## Task set
1. Decide whether each statement below agrees with the flag pattern post. For each, answer yes or no and quote the words from the post that settle it.
(a) The post is the fourth entry in a five-part series.
(b) The author looks for three distinguishing characteristics in flags.
(c) When demand is low and supply is high, price moves up.
2. According to the flag pattern post, what has the author made a career on?
3. List every combination of demand and supply levels mentioned in the flag pattern post.

## Source
Archive for January, 2008

January 31st 2008

Everything’s a Flag

This part four of my five part series on the patterns I trade.

The Flag Pattern is a common pattern in all trending markets. The frequency of this pattern combined with its ease of identification could lead one to believe that it’s predictive qualities have been rendered useless.

aapl-flag-example2.png

I have made a career on trading this pattern. Until someone offers data to the contrary, I will continue to trade it.

Like the rest of the patterns in this series there are characteristics that distinguish good flag pattern setups. There are Two distinguishing characteristics that I look for in Flags.

1. Declining Volume. Like other consolidation patterns. A downtrend in volume inside the flag pattern is good characteristic. This seems to be one of those rules we all hear and nod our heads thoughtfully…”oh yes, declining volume, quite right”. But why is it important? The easiest way to wrap your mind around this one is to think in terms of supply and demand. When demand is high and supply is low, price moves up. When demand is low and supply is high, price moves down.
What about when:

I. Demand is low and supply is low?
or
II. Demand is high and supply is high?

## Record extracts
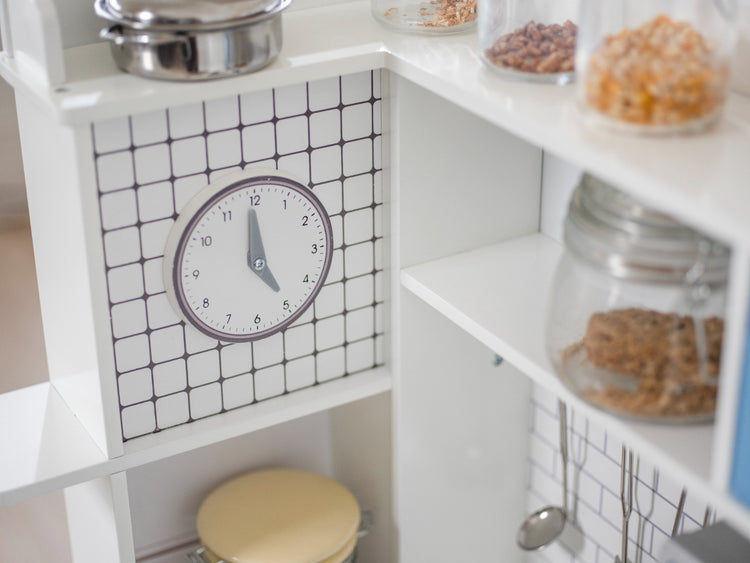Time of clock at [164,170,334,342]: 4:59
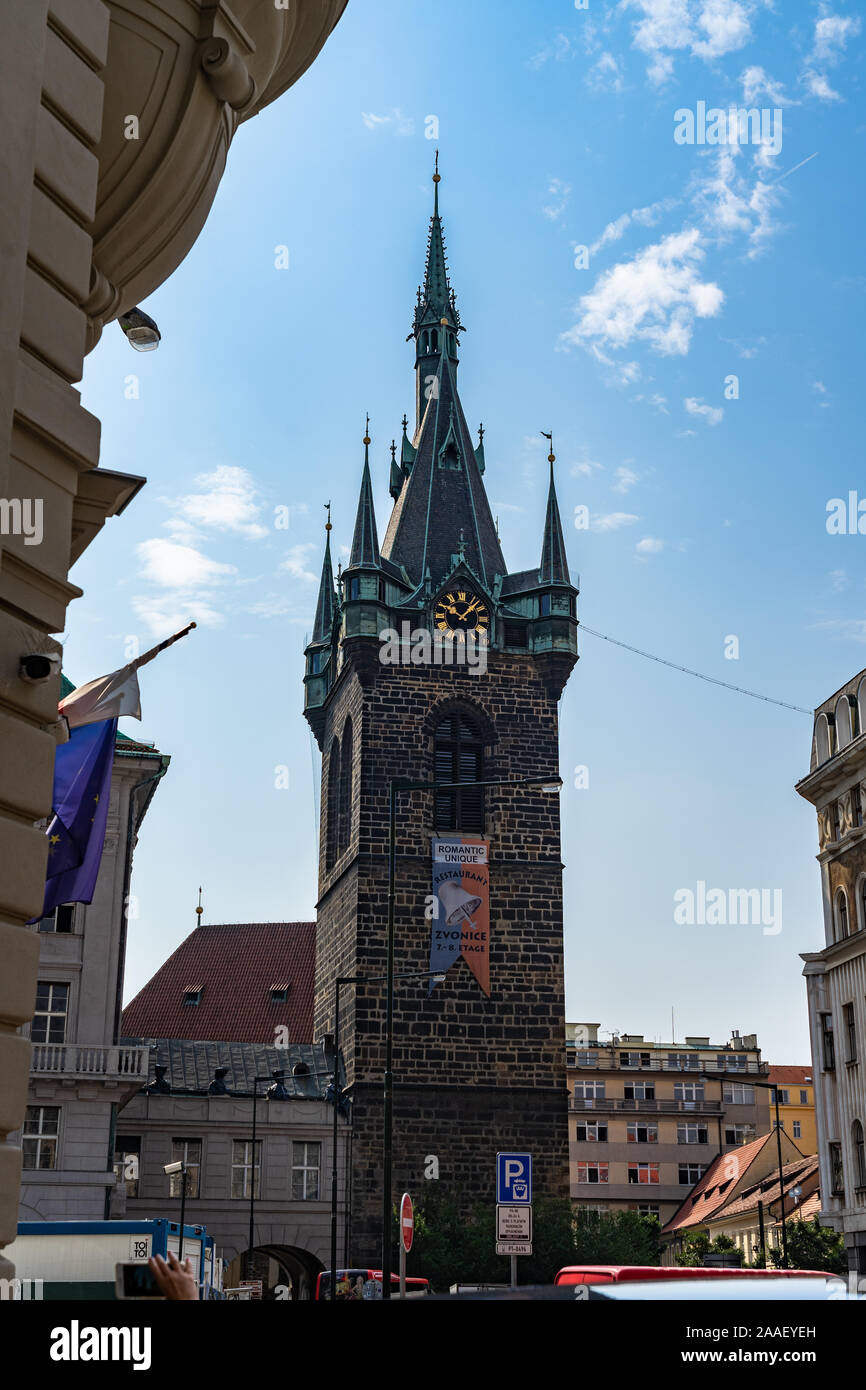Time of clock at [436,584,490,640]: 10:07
* * *
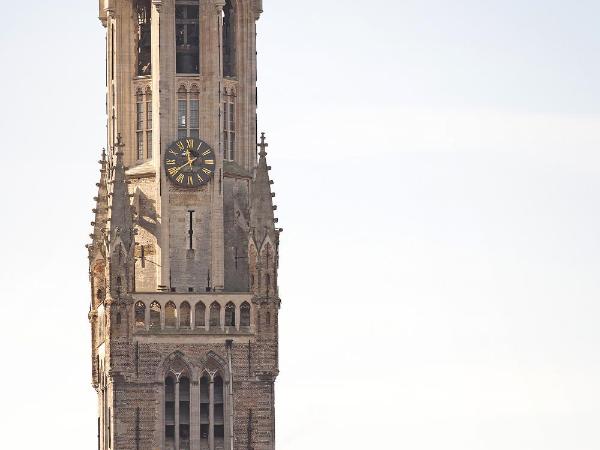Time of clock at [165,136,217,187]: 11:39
==
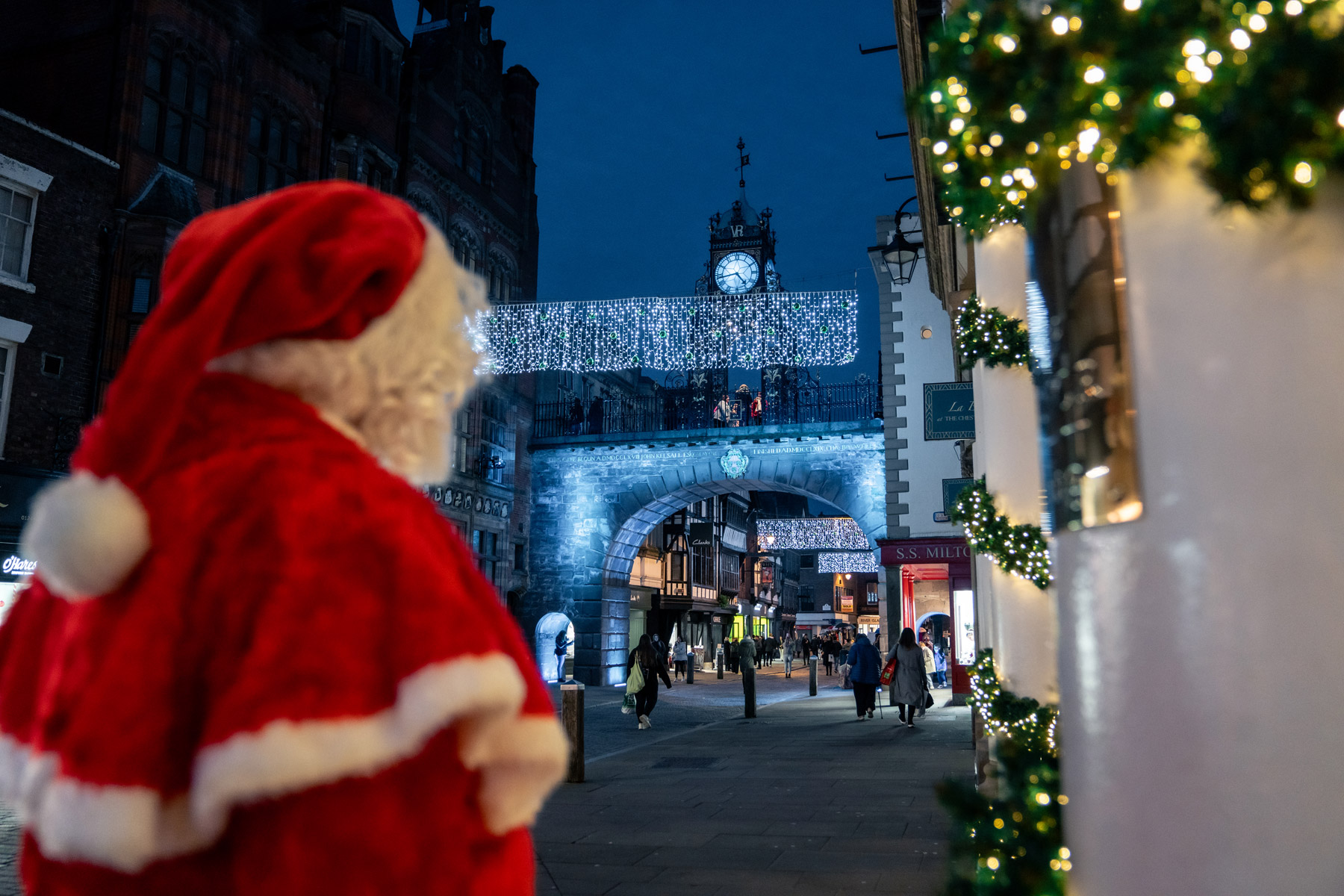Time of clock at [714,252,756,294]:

## Outputs in order
1.
(a) Yes: "This part four of my five part series on the patterns I trade."
(b) No: "There are Two distinguishing characteristics that I look for in Flags."
(c) No: "When demand is low and supply is high, price moves down."

2. Trading the flag pattern.

3.
- Demand high, supply low
- Demand low, supply high
- Demand low, supply low
- Demand high, supply high